Since this list does not include a common selection criteria, I'm not sure how a selection would be possible. To obtain a selection, it appears that you would need to either make a random choice, choose the entire list, or restrict the list in some fashion until one common criteria is available. People seem to use the term "atheism" as though it has a strong definition but I'm not sure how it would have any definition if "god" is not first defined.
Re-reading your post, I see that this nonsense about selection has nothing to do with your primary claim, which is this:
It makes no sense to declare "There is no god," unless the term "god" is well-defined.
And, there is something to be said for this. I wouldn't have an opinion on whether any numbers are flurbles, absent a definition of flurble.
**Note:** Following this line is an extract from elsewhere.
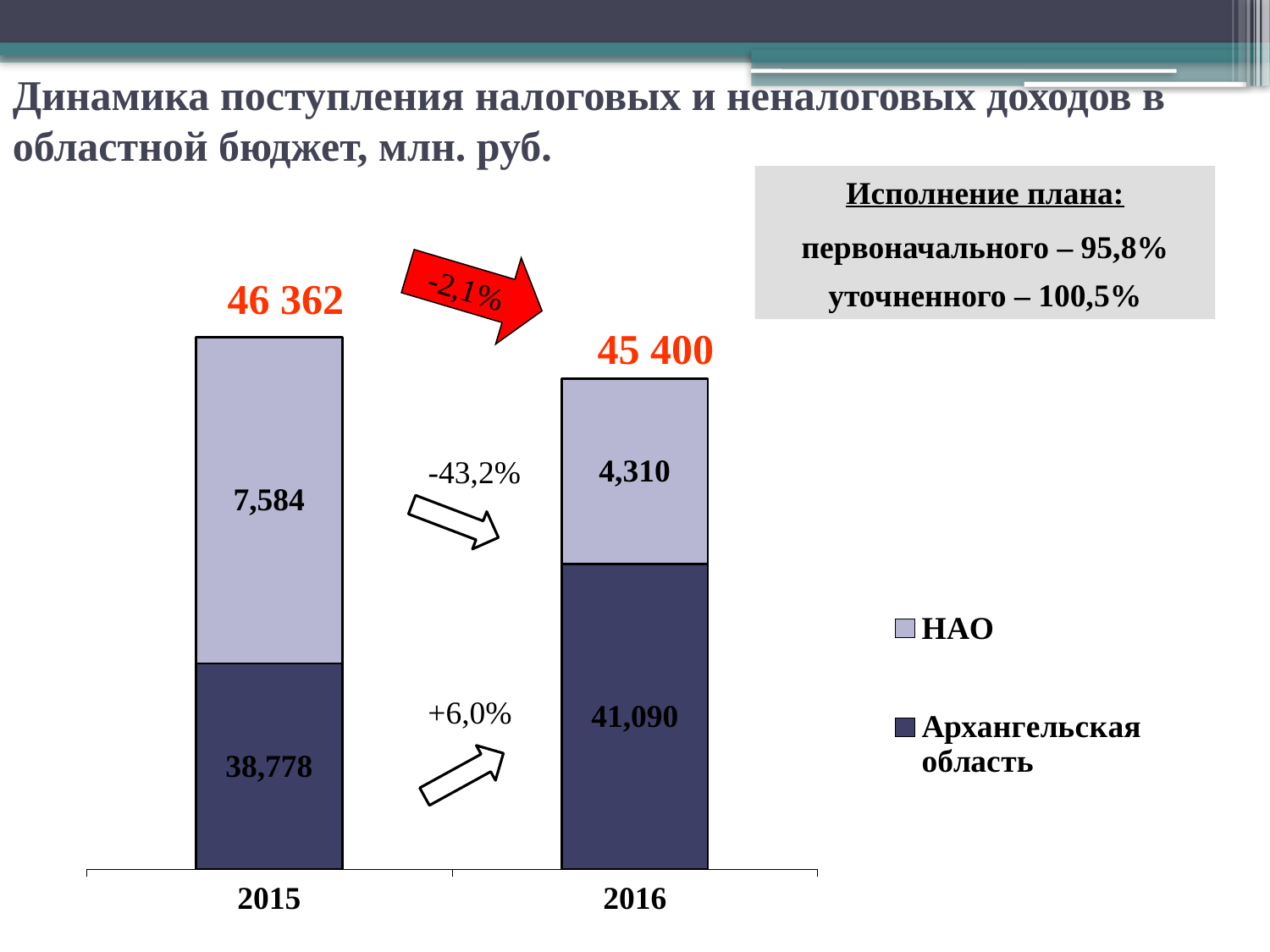
What is the total shown above the 2016 bar? 45 400 What is the value for Архангельская область in 2016? 41,090 What is the value for НАО in 2016? 4,310 What kind of chart is shown on the slide? Stacked bar chart How many series does the legend list? 2 How many categories are shown on the x axis? 2 What is the value for НАО in 2015? 7,584 Which year has the lower value for НАО? 2016 What is the value for Архангельская область in 2015? 38,778 What is the total shown above the 2015 bar? 46 362 What is the difference between the Архангельская область values for 2016 and 2015? 2,312 Which year has the higher value for Архангельская область, 2015 or 2016? 2016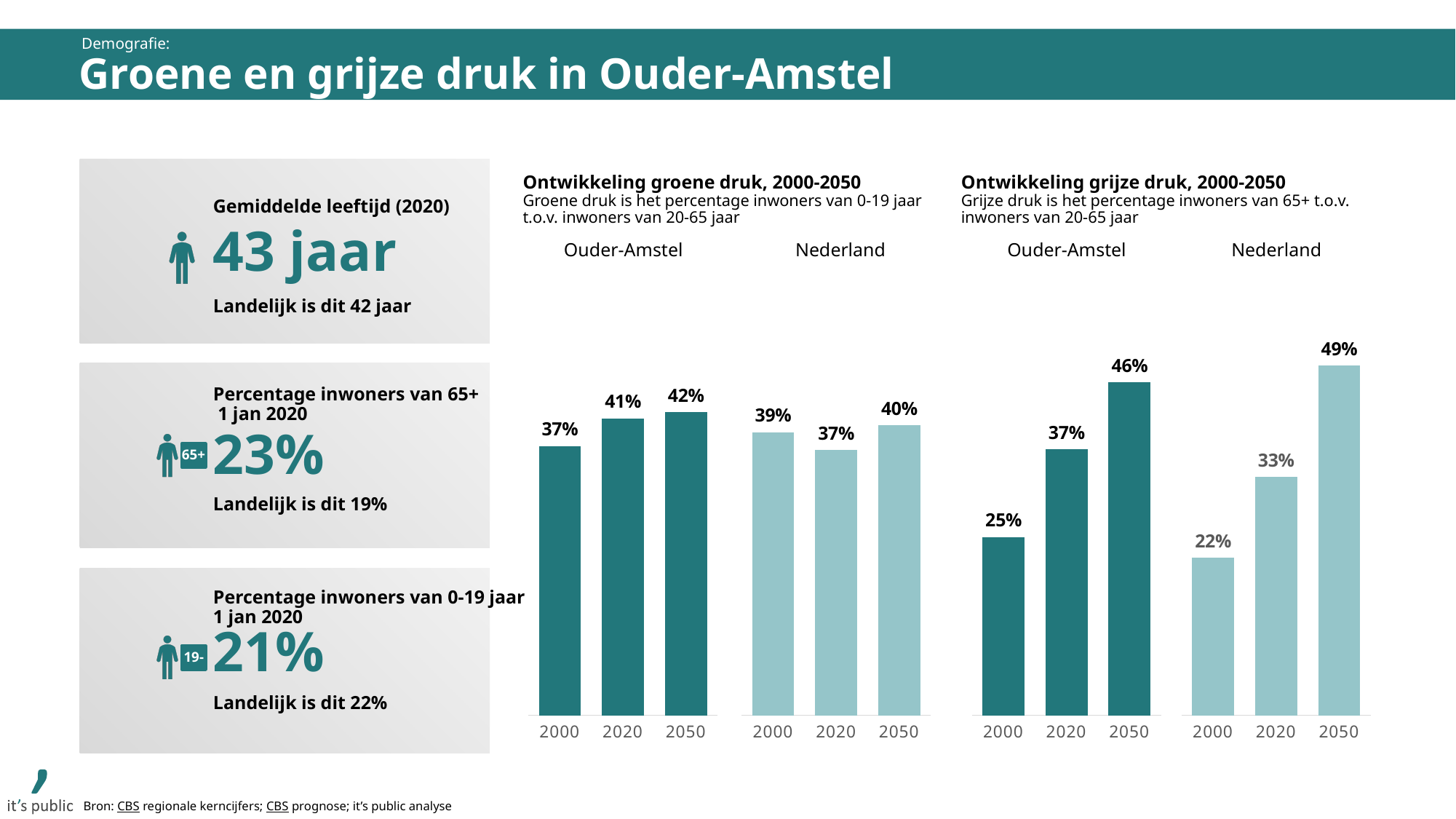
In the 'Ontwikkeling grijze druk, 2000-2050' chart, which year has the highest value for Ouder-Amstel? 2050 In the 'Ontwikkeling grijze druk, 2000-2050' chart, do the Ouder-Amstel values rise or fall from 2000 to 2050? rise In the 'Ontwikkeling groene druk, 2000-2050' chart, which year has the lowest value for Nederland? 2020 How many bars are shown in the 'Ontwikkeling groene druk, 2000-2050' chart? 6 In the 'Ontwikkeling grijze druk, 2000-2050' chart, what is the value for Nederland in 2050? 49% In the 'Ontwikkeling groene druk, 2000-2050' chart, which is larger in 2000: Ouder-Amstel or Nederland? Nederland What kind of chart is 'Ontwikkeling grijze druk, 2000-2050'? bar chart In the 'Ontwikkeling grijze druk, 2000-2050' chart, what is the difference between the Nederland values for 2050 and 2000? 27 percentage points In the 'Ontwikkeling grijze druk, 2000-2050' chart, which is larger in 2020: Ouder-Amstel or Nederland? Ouder-Amstel In the 'Ontwikkeling groene druk, 2000-2050' chart, what is the difference between the Ouder-Amstel and Nederland values for 2050? 2 percentage points In the 'Ontwikkeling groene druk, 2000-2050' chart, what is the value for Ouder-Amstel in 2020? 41% In the 'Ontwikkeling grijze druk, 2000-2050' chart, what is the value for Ouder-Amstel in 2000? 25%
On the other hand, of course, atheism does not occur in a vacuum. Rather, it occurs in a cultural context. The overt atheist is reacting to more or less commonly known alternatives, namely (in most Western cultures) that there is a single all-perfect, all-knowing, all-powerful, all-good diety. The atheist denies this[1].
The atheist denies more, of course. He denies, roughly speaking, that there are any beings worthy of the term "god". Does this require that he have a clear definition of the term? I think not. I think that there are certain characteristics which distinguish gods from non-gods, among them the ability to act contrary to the laws of physics, their immortality, their emphatically spiritual rather than physical nature. Now, not every purported god possesses every such trait, but there is a more or less common theme.
The atheist isn't committed to the view that there is a well-delineated class of gods, and that he doesn't believe in any of them. It's enough that he knows a god when he (metaphorically) sees one, and that that's the sort of thing he disbelieves.
[1] I am phrasing this in terms of so-called hard atheism, since I don't think the issue arises for soft atheism, sometimes called agnosticism.